As already mentioned, PREMIS [@premis3.0-2017] is used to describe technical metadata of digital objects, rights metadata to define the rights status in relation to specific agents or for specific objects, and to record events that are relevant regarding the digital provenance of digital objects.

In the following sections, the PREMIS format and the way that it relates to the METS elements is described in detail.

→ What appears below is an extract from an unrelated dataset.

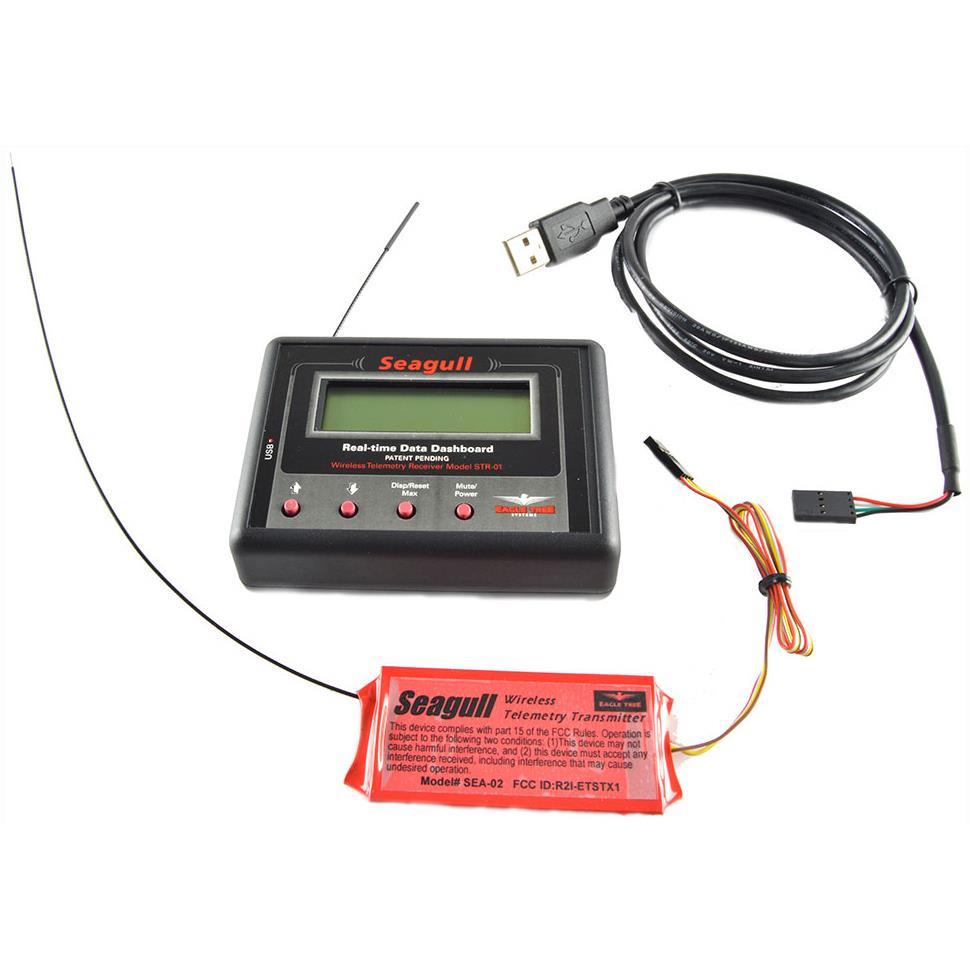 eLogger 900 MHzの無線遠隔測定キット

NOTE: in the listings showing PREMIS code parts, the prefix “premis” is omitted (default namespace is the PREMIS namespace9) while the “mets” prefix is explicitly added if a relation to the METS file is explained.

Vocabulary

The definition of a vocabulary for PREMIS is an ongoing process, therefore there is no exhaustive list of vocabularies that are to be used exclusively.

The basis of the preservation vocabulary is the preservation schemes provided by the Library of Congress (LoC).10 Additionally, recent contributions by the PREMIS Implementers Group (which are still “work in progress”) are taken into consideration.11

PREMIS object

The PREMIS object contains technical information about a digital object.

Object identifier

AIP-ID-LOCAL: If an identifier of type local is used, this identifier SHOULD be unique in the scope of the PREMIS document.

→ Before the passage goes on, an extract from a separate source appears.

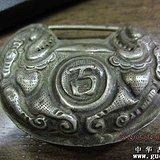 清朝一个银琐挂件古玉老玉瓷器铜器
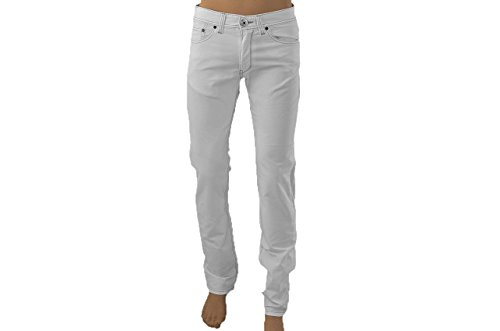 Murphy&nye Harry Trouser Pantaloni Nuovo Tg 32 Ab.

AIP-ID-OTHER: Other object identifiers of the allowed types COULD be used additionally to the identifier of type local.

Listing 10 shows an example of an identifier of type local.

<objectIdentifier>
	<objectIdentifierType>local</objectIdentifierType>
	<objectIdentifierValue>fileId001</objectIdentifierValue>
</objectIdentifier>

Listing 10: Object identifier

Checksums

AIP-PREMIS-CHECKSUMS: Checksums COULD be provided as a descendant of the objectCharacteristics element information in form of a SHA-256 hashsum, a fixed size 256-bit value.

An example is shown in Listing 11.

<fixity>
	<messageDigestAlgorithm>SHA-256</messageDigestAlgorithm>
	<messageDigest>3b1d00f7871d9102001c77f...</messageDigest>
	<messageDigestOriginator>/usr/bin/sha256sum</messageDigestOriginator>
</fixity>

Listing 11: Hashsum (value shortened)

File format

AIP-PREMIS-FILE-FORMAT: The format element COULD be provided either using the formatRegistry or the formatDesignation element subelements, or both.

AIP-PREMIS-FILE-FORMAT-PUID: Regarding the formatRegistry, the Persistent Unique Identifier (PUID)12 based on the PRONOM technical registry13 COULD be used.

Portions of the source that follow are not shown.